Cinq idees reçues sur l'evolution

Publié le 18 mai 2009 par Raymond Viger

(Agence Science-Presse) – Le créationnisme est tenace, et sous sa version moderne, appelée «dessein intelligent», plusieurs personnes jugent bien tentant d’y croire. Comment répliquer à ces arguments quand on n’est pas soi-même scientifique? Cyrille Barrette, biologiste à l’Université Laval, et qui a eu «l’honneur» de participer à des débats avec des créationnistes, nous fournit quelques pistes.

1. Religion et science sont incompatibles

Pour les créationnistes purs et durs, c’est un être supérieur qui a créé la Terre et les êtres humains sous leur forme actuelle, la preuve… c’est écrit dans la Bible!

Cyrille Barrette — Dit comme ça, c’est sûr que la science est incompatible avec la religion. Mais ça ne l’est pas si l’on considère ces textes sacrés comme des métaphores. Si l’on veut les utiliser au pied de la lettre, là, il y a une incompatibilité totale avec tout ce que la science nous enseigne.

2. La vie est tellement bien «fabriquée» que seul un Créateur peut être responsable. 

Certains insectes glissent sur l’eau alors que d’autres font des bonds incroyables. Et les oiseaux volent. Ces différences ne peuvent être dues au hasard.

CB – Premièrement, les biologistes sont tous d’accord pour dire que la vie n’est pas juste le produit du hasard. La sélection naturelle intervient aussi pour produire les adaptations. Ensuite, dire que c’est le Créateur qui a fait ceci ou cela, c’est un argument d’ignorance. C’est ce qu’on appelle «le Dieu bouche-trou»: il y a des trous dans nos connaissances — par exemple, on n’arrive pas à expliquer une adaptation en particulier — alors on fait une capitulation de la raison: on dit «c’est Dieu qui a fait ça».

3. Si nous avons évolué des singes, comment se fait-il qu’il y ait encore des singes?

CB – C’est une question difficile si on la prend telle quelle. Parce que posée de cette façon, cette question suppose que l’existence des singes avait un objectif; que l’objectif de l’évolution, ou de la vie, aurait été l’émergence de l’humain; donc, pour que l’humain émerge, il fallait qu’il y ait des singes avant, et puis avant les singes, des mammifères, et puis avant eux, des amphibiens, etc. Dans cette vision, c’est comme si chacune des étapes avait une mission à remplir: paver une partie du chemin qui devait mener éventuellement à l’humain, grande vedette de l’évolution.

Mais dans cette optique, on pourrait aussi se poser la même question pour les poissons: pourquoi sont-ils encore là? Ils ont donné naissance aux amphibiens, donc leur job n’est-elle pas terminée? Or, ce n’est pas du tout comme ça que ça se passe.
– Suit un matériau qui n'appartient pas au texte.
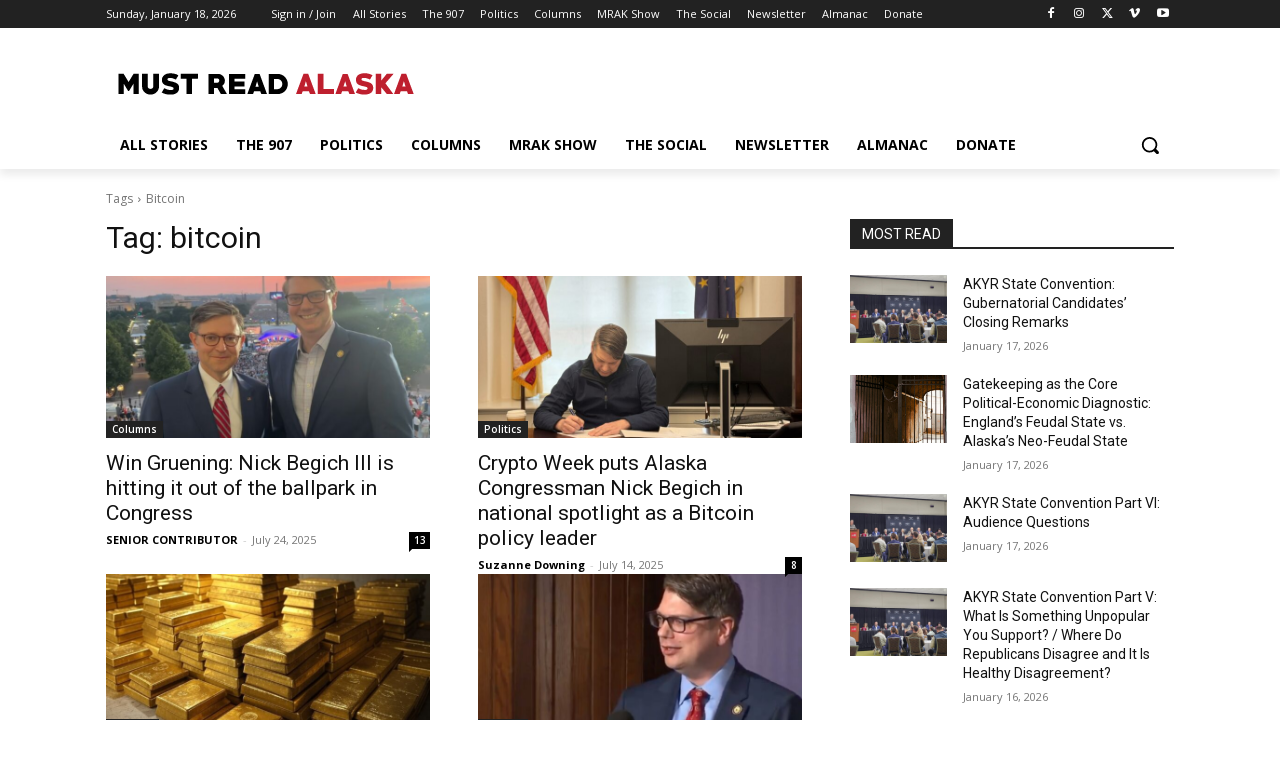

--- FILE ---
content_type: text/html; charset=utf-8
request_url: https://www.google.com/recaptcha/api2/aframe
body_size: 268
content:
<!DOCTYPE HTML><html><head><meta http-equiv="content-type" content="text/html; charset=UTF-8"></head><body><script nonce="UwK4Z3rCtCzl_tB5xYIqaw">/** Anti-fraud and anti-abuse applications only. See google.com/recaptcha */ try{var clients={'sodar':'https://pagead2.googlesyndication.com/pagead/sodar?'};window.addEventListener("message",function(a){try{if(a.source===window.parent){var b=JSON.parse(a.data);var c=clients[b['id']];if(c){var d=document.createElement('img');d.src=c+b['params']+'&rc='+(localStorage.getItem("rc::a")?sessionStorage.getItem("rc::b"):"");window.document.body.appendChild(d);sessionStorage.setItem("rc::e",parseInt(sessionStorage.getItem("rc::e")||0)+1);localStorage.setItem("rc::h",'1768800216026');}}}catch(b){}});window.parent.postMessage("_grecaptcha_ready", "*");}catch(b){}</script></body></html>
Une espèce n’a pas pour «mission» de permettre l’émergence d’une autre espèce.

4. L’évolution est juste une théorie

CB – D’abord, il faut se défaire du sous-entendu péjoratif «c’est juste une théorie». Parce que dans le langage courant, on peut avoir toutes sortes de théories; on peut par exemple en avoir une pour expliquer pourquoi le Canadien a perdu hier soir. Mais c’est plutôt une opinion ou une spéculation. En science, ce qu’on appelle «théorie» est quelque chose de beaucoup plus solide. C’est une proposition qui explique un grand nombre de phénomènes, qui a été mise à l’épreuve, qui a résisté pendant des années aux objections. En ce sens, on peut dire que l’héliocentrisme — le Soleil au centre et la Terre qui tourne autour — est une théorie, mais c’est une théorie qui a tellement été testée que, finalement, on considère ces phénomènes comme des faits. Ce n’est pas «juste une théorie».

L’évolution est un fait qu’on peut observer: les espèces peuvent changer dans le temps et toutes les espèces ont des ancêtres, c’est-à-dire qu’elles ont émergé à partir d’ancêtres qui les ont précédés. Ce sont des faits qu’on peut observer.

5. Créationnisme et immoralité, même combat

Croire en l’évolution peut mener à la désintégration de la société, affirment certains créationnistes. Sachant qu’il doit se battre pour sa survie, l’homme devient de plus en plus égoïste et égocentrique. Tout ce qui compte, c’est que ses caractères génétiques passent à la postérité.

CB – Non seulement ça n’a aucun rapport, mais en plus, Darwin lui-même, dans ses écrits, s’est opposé catégoriquement à l’idée que ses explications biologiques puissent servir de modèles explicatifs pour les affaires humaines, la vie en société, la loi de la jungle, et tout ça. Darwin nous dit, «oui c’est ce qui se passe dans la nature, mais l’humain est autre chose que ça». L’humain est capable de transcender ça: c’est ce qu’on appelle la culture et la civilisation.